The practical infrastructure is supported by the DTC Pilot, a 3-year no-action granted to DTCC’s DTC in December 2025.
That pilot is restricted to highly liquid, DTC-eligible securities and needs actual-time regulatory observability and granular participant reporting – obligations with the intention to bind any ATS plugging into the same agreement rails. In March 2026, the SEC permitted Nasdaq’s rule change to permit trading of tokenized variations of DTC-eligible equities and ETPs, using the equal ticker, market policies, and economic rights as the underlying shares.
The Atkins framework expands this logic further. Bloomberg reporting suggests the plan covers both tokenized stocks issued directly by or on behalf of issuers and third-party tokenized stocks without a direct provider association, a distinction that matters notably for secondary-market liquidity and optional trading system layout.
Those two categories carry different disclosure duties and custodial structures. They are not the same thing.

Ondo, constructed on Ethereum, presently instructions 60% of the on-chain stock market. Tokenized Circle Group stocks represents around $212 million in value; tokenized NVIDIA Corp. Sits at $89.3 million; tokenized Tesla Inc. At $85.4 million.
Those 3 names alone account for more than 25% of overall tokenized stock value throughout 266,000+ holders and 83,257 monthly active wallets.
Can the Clarity Act Clear 60 Senate Votes – and What Does Each Scenario Mean for Blockchain Regulation?
The CLARITY Act’s path to law is the pivotal variable. The bill clears its next obstacle – a Senate Banking Committee vote – but the floor needs 60 votes. Republicans hold 43 seats, meaning pro-crypto advocates need at the least 17 Democratic votes to break a filibuster. Polymarket recently prices the possibility of a 2026 floor vote at 64%.
If surpassed, the CLARITY Act shifts primary regulatory oversight of crypto trading from the SEC to the CFTC – with a selected carve-out keeping digital securities oversight at the SEC.
That jurisdictional line isn’t cosmetic. It shows which rulebook governs tokenized equity ATS platforms, how margin and leverage rules apply, and which agency has enforcement authority over platforms like Ondo.

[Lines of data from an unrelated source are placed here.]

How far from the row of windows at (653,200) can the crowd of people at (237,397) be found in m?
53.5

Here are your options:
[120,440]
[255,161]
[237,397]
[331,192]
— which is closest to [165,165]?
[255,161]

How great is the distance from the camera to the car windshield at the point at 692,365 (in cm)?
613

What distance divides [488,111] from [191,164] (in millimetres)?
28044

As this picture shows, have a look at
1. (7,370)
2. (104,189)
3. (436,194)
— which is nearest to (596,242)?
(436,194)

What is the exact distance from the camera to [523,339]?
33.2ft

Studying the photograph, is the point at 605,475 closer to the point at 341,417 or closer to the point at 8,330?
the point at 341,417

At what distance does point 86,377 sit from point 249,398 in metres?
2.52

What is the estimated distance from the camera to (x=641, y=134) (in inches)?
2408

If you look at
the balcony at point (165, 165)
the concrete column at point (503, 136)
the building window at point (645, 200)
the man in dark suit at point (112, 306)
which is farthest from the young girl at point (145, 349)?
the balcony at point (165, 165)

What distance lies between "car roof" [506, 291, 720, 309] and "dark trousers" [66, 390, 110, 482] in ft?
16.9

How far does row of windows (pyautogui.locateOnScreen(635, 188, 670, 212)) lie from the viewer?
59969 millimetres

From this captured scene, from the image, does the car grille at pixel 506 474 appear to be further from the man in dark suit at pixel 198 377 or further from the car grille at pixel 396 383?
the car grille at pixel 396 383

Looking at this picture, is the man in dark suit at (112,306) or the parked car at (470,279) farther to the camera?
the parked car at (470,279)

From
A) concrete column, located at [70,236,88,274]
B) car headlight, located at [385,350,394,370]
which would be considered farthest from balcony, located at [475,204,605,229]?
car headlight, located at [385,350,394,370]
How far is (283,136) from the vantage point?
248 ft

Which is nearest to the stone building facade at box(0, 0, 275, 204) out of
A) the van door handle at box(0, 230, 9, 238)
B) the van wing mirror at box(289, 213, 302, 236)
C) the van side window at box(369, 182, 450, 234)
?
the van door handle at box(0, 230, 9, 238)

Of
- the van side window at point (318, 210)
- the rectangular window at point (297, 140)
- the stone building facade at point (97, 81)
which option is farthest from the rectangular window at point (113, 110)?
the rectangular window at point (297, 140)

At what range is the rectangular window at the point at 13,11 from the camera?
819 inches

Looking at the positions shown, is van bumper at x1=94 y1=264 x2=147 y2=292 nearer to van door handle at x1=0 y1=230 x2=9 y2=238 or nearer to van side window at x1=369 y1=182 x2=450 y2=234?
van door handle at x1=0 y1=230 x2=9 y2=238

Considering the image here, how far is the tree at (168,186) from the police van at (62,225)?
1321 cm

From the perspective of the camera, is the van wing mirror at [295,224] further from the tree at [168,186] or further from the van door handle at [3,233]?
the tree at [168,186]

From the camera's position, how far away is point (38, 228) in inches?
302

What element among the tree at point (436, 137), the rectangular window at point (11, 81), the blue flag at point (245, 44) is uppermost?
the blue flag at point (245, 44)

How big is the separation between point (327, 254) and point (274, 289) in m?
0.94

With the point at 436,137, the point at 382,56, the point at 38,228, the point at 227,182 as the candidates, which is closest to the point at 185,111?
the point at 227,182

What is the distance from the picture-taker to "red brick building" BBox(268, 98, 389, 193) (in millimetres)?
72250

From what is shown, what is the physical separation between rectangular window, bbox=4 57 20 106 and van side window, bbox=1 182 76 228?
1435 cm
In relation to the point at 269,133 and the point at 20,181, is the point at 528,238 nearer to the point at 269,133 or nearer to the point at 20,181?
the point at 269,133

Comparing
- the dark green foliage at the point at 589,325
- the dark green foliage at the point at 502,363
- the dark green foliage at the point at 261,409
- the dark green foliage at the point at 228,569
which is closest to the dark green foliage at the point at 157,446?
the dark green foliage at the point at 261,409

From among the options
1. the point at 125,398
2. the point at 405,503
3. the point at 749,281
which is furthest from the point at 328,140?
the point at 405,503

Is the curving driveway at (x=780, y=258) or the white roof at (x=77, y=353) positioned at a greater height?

If Seventeen or more Democratic senators back the bill; the CLARITY Act passes in July 2026, the SEC’s innovation exemption framework release concurrent with latest ATS licensing, and tokenized stock disbursed value, already at $1.43 billion, expands towards $5 billion by year-end as institutional platforms gain regulatory cover.
NYSE has already tapped Securitize to expand tokenized securities markets, and at the least one additional U.S. exchange has mentioned plans for 24/7 tokenized trading with stablecoin settlement, signaling that Nasdaq’s Pilot model will not continue to be particular regardless of what Congress does.
The SEC’s broader regulatory posture under Atkins is clearly moving closer to structured engagement instead of enforcement-first friction.
The blockchain regulation framework is shifting. The 17 Democratic votes are the only variable the market can’t price with confidence yet.